*What you will do*
Go through the records below and show every line with the string "trap".

►

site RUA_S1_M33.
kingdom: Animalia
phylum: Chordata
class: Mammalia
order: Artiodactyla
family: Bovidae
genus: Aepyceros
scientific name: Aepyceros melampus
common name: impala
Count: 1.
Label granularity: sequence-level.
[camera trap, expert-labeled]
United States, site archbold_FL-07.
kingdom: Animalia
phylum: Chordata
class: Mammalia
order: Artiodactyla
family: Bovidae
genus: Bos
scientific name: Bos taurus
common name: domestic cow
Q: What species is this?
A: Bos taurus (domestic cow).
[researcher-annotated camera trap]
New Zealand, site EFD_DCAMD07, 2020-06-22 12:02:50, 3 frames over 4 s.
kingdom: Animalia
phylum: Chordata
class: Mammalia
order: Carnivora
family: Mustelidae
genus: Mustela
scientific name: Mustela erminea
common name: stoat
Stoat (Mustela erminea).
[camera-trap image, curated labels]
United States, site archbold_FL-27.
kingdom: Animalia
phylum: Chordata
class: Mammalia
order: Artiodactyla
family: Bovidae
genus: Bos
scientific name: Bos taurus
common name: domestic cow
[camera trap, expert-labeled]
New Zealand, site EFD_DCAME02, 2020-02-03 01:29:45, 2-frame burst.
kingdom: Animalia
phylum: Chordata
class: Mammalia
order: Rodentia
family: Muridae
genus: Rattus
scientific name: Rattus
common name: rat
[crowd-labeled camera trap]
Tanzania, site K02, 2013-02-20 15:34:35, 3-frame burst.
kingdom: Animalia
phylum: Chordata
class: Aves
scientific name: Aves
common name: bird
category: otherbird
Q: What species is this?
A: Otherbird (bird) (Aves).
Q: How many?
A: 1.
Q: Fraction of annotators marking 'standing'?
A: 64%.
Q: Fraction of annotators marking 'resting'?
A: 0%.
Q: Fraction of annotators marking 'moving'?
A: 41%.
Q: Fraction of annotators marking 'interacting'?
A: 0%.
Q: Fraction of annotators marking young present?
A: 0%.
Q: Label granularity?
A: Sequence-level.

◄

*The completed task*
[camera trap, expert-labeled]
[researcher-annotated camera trap]
[camera-trap image, curated labels]
[camera trap, expert-labeled]
[crowd-labeled camera trap]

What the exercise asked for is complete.